= Given passage =
# LeNet

In [1]:
import os
import sys

import numpy as np
import pandas as pd
import matplotlib.pyplot as plt

import torch
print(f'Import PyTorch V{torch.__version__}')

dev = torch.device(type='cuda') if torch.cuda.is_available() else torch.device(type='cpu')
print(f'Use device {dev}')

Import PyTorch V1.13.1
Use device cuda


In [2]:
print('Create LeNet Model')

def gen_lenet() -> torch.nn.Module:
    return torch.nn.Sequential(
        torch.nn.Conv2d(1, 6, kernel_size=5, padding=2), torch.nn.Sigmoid(),
        torch.nn.AvgPool2d(kernel_size=2, stride=2),
        torch.nn.Conv2d(6, 16, kernel_size=5), torch.nn.Sigmoid(),
        torch.nn.AvgPool2d(kernel_size=2, stride=2),
        torch.nn.Flatten(),
        torch.nn.Linear(16 * 5 * 5, 120), torch.nn.Sigmoid(),
        torch.nn.Linear(120, 84), torch.nn.Sigmoid(),
        torch.nn.Linear(84, 10), # torch.nn.Softmax(),
    )

m = gen_lenet().to(dev)
print(m)


Create LeNet Model
Sequential(
  (0): Conv2d(1, 6, kernel_size=(5, 5), stride=(1, 1), padding=(2, 2))
  (1): Sigmoid()
  (2): AvgPool2d(kernel_size=2, stride=2, padding=0)
  (3): Conv2d(6, 16, kernel_size=(5, 5), stride=(1, 1))
  (4): Sigmoid()
  (5): AvgPool2d(kernel_size=2, stride=2, padding=0)
  (6): Flatten(start_dim=1, end_dim=-1)
  (7): Linear(in_features=400, out_features=120, bias=True)
  (8): Sigmoid()
  (9): Linear(in_features=120, out_features=84, bias=True)
  (10): Sigmoid()
  (11): Linear(in_features=84, out_features=10, bias=True)

= Rows =
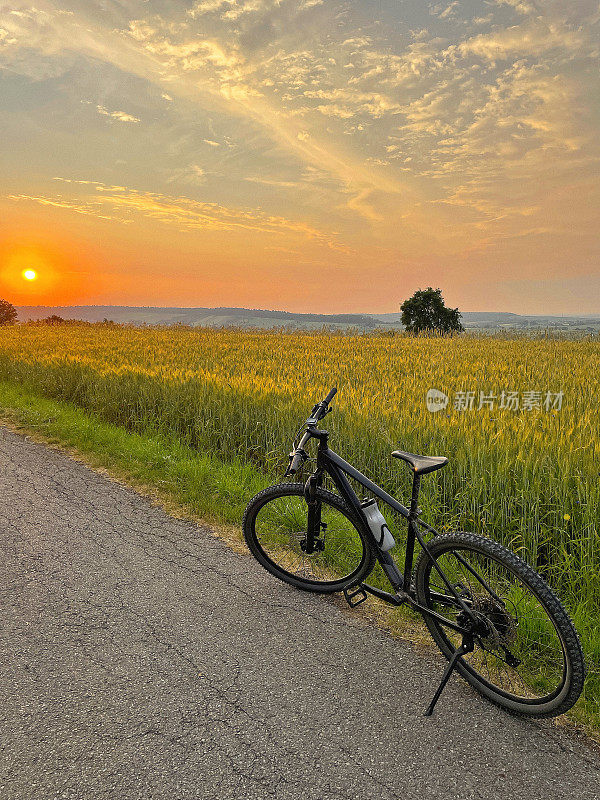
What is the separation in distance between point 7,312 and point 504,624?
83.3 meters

==

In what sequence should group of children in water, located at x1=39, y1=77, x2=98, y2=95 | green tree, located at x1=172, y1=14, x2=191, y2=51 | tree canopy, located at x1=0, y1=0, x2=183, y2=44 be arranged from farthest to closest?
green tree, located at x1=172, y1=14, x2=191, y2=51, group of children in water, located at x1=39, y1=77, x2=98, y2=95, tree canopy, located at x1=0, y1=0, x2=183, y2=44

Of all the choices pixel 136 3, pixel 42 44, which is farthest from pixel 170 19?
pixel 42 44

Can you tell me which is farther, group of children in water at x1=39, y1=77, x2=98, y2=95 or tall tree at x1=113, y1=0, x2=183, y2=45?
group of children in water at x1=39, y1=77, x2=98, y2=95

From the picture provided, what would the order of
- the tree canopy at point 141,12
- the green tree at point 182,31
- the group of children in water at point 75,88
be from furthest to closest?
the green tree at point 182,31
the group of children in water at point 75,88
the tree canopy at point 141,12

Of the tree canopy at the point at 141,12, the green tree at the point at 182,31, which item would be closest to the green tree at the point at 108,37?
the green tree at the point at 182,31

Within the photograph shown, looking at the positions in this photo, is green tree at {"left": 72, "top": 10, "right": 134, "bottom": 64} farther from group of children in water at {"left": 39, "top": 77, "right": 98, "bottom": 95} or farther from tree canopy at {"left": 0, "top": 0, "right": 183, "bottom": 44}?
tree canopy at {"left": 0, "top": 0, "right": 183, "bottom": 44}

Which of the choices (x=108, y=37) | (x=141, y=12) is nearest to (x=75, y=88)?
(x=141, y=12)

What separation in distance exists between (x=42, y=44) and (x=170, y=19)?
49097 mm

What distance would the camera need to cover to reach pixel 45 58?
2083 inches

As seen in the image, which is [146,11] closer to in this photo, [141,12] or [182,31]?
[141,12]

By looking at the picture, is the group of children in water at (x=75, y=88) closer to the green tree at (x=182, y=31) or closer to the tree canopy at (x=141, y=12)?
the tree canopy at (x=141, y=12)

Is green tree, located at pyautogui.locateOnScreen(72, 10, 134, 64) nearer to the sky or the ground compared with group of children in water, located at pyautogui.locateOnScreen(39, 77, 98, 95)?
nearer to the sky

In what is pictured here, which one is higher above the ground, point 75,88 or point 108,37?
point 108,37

= Work to complete =
1. Answer these about the LeNet notebook:
(a) Which PyTorch version does it report importing?
(b) Which device does it report using?
(c) In the printed model, how many input features does the first Linear layer take?
2. In the entries, lay out the lines from the one containing "What is the" through the one containing "83.3 meters" as a JSON list of strings, one string per line, with blank lines left out.

= Results =
1.
(a) 1.13.1
(b) cuda
(c) 400

2.
[
  "What is the separation in distance between point 7,312 and point 504,624?",
  "83.3 meters"
]